Kilmartin argued the amendment was a useful test of whether his fellow Republicans were willing to cut even one dime from the state budget. Opponents noted that it would cost taxpayers more than 10 cents to print up the change if it passed.
And on the back-and-forth went until the early hours of Wednesday morning, when all but 13 of the chamber’s 88 Republicans joined with Democrats to push the budget though. Almost lost in the debate? What it would actually do.
OK, so what’s in the budget?
Though not identical, the $14 billion House budget is broadly consistent with the executive budget presented by Gov. Henry McMaster earlier this year. Among its top spending priorities are:
- Tax cuts: The spending plan includes two major tax cuts totaling more than $1 billion, with $211 million in income tax reductions, which will bring the top income tax rate down to 6%, and $814 million in property tax credits.
- Teacher pay: A $1,500 raise for all state teachers, bringing the minimum salary up to $48,500. Though still short of McMaster’s recommended $50,000, the new state minimum beats those in North Carolina and Georgia.
- State employees: The budget includes $61 million for employee raises of 2%-17%, based on occupation and time in service. Also included is $89 million to cover most of the cost increases for state health insurance policies, though for the first time since 2012, employees will be asked to pay more — about $37 a month.
- Tuition mitigation: $61 million to extend the freeze on in-state tuition for current students at state colleges and universities. Budget writers said they limited the subsidy to current students because rising costs have made the five-year-old freeze unsustainable.
- Critical infrastructure: In addition to $250 million for state roads and bridges, the budget includes $20 million to bolster rural water and sewer systems.
- Hurricane Helene: $270 million to offset recovery costs associated with the Category 4 hurricane that claimed the lives of 49 South Carolinians in September 2024.

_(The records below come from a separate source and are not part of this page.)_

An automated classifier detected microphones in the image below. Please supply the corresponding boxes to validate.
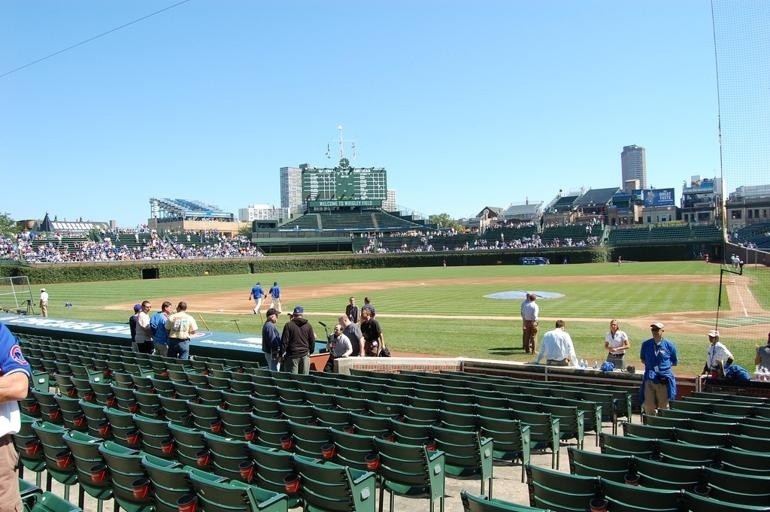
[319,321,326,328]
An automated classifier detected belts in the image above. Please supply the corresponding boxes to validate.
[609,352,624,356]
[0,433,14,447]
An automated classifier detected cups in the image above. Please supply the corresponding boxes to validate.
[754,371,770,382]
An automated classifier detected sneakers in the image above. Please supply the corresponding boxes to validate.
[40,288,46,292]
[253,309,261,314]
[524,344,539,354]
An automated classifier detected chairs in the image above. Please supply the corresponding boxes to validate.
[142,352,376,511]
[10,332,142,512]
[377,362,770,512]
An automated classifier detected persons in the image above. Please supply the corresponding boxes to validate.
[249,281,267,314]
[39,288,49,317]
[0,230,264,264]
[730,229,758,275]
[545,255,550,265]
[265,282,282,312]
[261,296,386,374]
[562,255,568,265]
[0,319,32,512]
[617,255,622,266]
[443,258,448,269]
[129,300,198,360]
[704,252,710,263]
[356,217,600,254]
[521,292,770,416]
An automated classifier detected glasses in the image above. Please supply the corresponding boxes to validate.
[651,328,663,331]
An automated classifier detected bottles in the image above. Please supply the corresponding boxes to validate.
[593,360,599,371]
[580,359,584,367]
[584,359,588,368]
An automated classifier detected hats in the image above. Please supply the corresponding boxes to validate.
[267,308,281,316]
[650,322,664,328]
[707,330,720,337]
[294,305,304,314]
[134,304,142,313]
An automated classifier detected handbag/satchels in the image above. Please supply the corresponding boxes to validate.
[378,346,391,357]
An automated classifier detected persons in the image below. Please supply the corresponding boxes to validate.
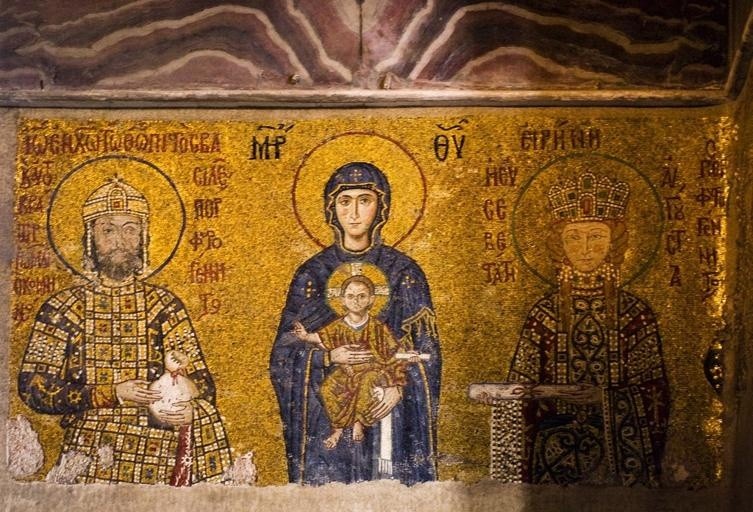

- Conservation: $12 million for the state Conservation Land Bank to acquire additional acreage. Currently, 3 million acres are protected by conservation easements in S.C. McMaster would like to see that number rise to 6 million by 2050.
Lingering tensions
After the final vote, members expressed frustration with the process.
“I couldn’t be more disappointed,” Cromer said in a Freedom Caucus video. “I feel like we let the people of South Carolina down today with the budget we just passed.”
But Rep. Gil Gatch (R-Dorchester) told Statehouse Report he was “super-proud” of the spending plan — particularly the $1 billion in tax cuts, and the targeted investments in roads and teacher pay.
“This is a very conservative and responsible budget,” he said.
And as for the Freedom Caucus?
“Those guys aren’t serious,” he said. “They’re a made-for-TV bunch.”
On the other side of the aisle, Charleston Democratic Rep. Spencer Wetmore echoed those comments, noting that Freedom Caucus members seemed to be more interested in good video clips than good arguments that might win votes in the chamber.
For instance, she said, many Freedom Caucus amendments were defeated because they were challenged and found to be out of order under House rules. But when those challenges were being debated, they didn’t argue that their amendments were in order and should be allowed. Instead, they just stuck to their talking points.
“It’s like they weren’t serious about getting their policies into the budget,” she said. “They were just serious about saying what they wanted to say, so they could film themselves and take the clip for social media.”
The S.C. Senate will begin its own budget process this month, with a floor vote expected the week of April 20. The two chambers will then have to work out any differences between the two spending bills before giving it final passage in each body.